**Your goal**
In the task geometry text below, list every module that the run_mpi_analysis function imports inside its body.

**Source text**
╔══
Task Geometry with Python Tasks
^^^^^^^^^^^^^^^^^^^^^^^^^^^^^^^^

While less common, you can also use ``chiltepin_task_geometry`` with Python tasks that launch
MPI applications:

.. code-block:: python

   from chiltepin.tasks import python_task

   @python_task
   def run_mpi_analysis(data_file):
       import subprocess
       import os
       import shlex

       # Get the MPI prefix from environment
       mpi_prefix = os.environ.get("PARSL_MPI_PREFIX", "mpiexec -n 1")

       # Parse the MPI prefix safely and construct command as list
       mpi_command = shlex.split(mpi_prefix)
       command = mpi_command + ["python", "mpi_analysis.py", data_file]

       # Run MPI application (shell=False prevents injection attacks)
       result = subprocess.run(
           command,
           capture_output=True
       )

       return result.returncode

   exit_code = run_mpi_analysis(
       "dataset.h5",
       executor=["mpi"],
       chiltepin_task_geometry={
           "num_nodes": 2,
           "num_ranks": 16,
           "ranks_per_node": 8
       }
   ).result()

Configuring MPI Resources
^^^^^^^^^^^^^^^^^^^^^^^^^^

To use task geometry effectively, your configuration file must define MPI-capable
resources. See the :doc:`configuration` documentation for details on setting up
MPI resources.

Example configuration snippet:

.. code-block:: yaml

   mpi:
     mpi: True
     provider: "slurm"
╚══
**Data provided**
╔══
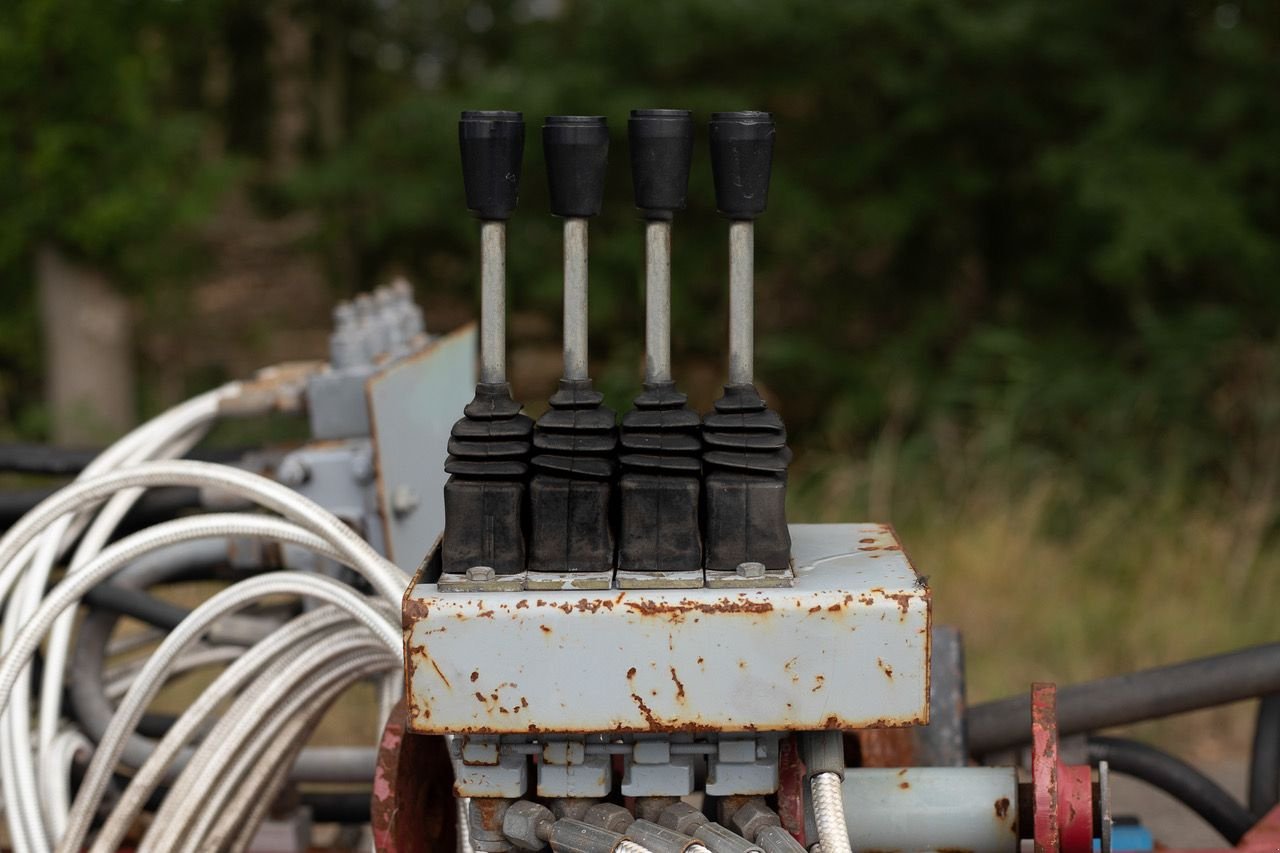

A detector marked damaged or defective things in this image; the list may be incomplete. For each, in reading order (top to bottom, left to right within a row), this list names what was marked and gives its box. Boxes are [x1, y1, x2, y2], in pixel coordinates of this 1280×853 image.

rusted metal housing [400, 524, 928, 736]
╚══
**Answer box**
subprocess, os, shlex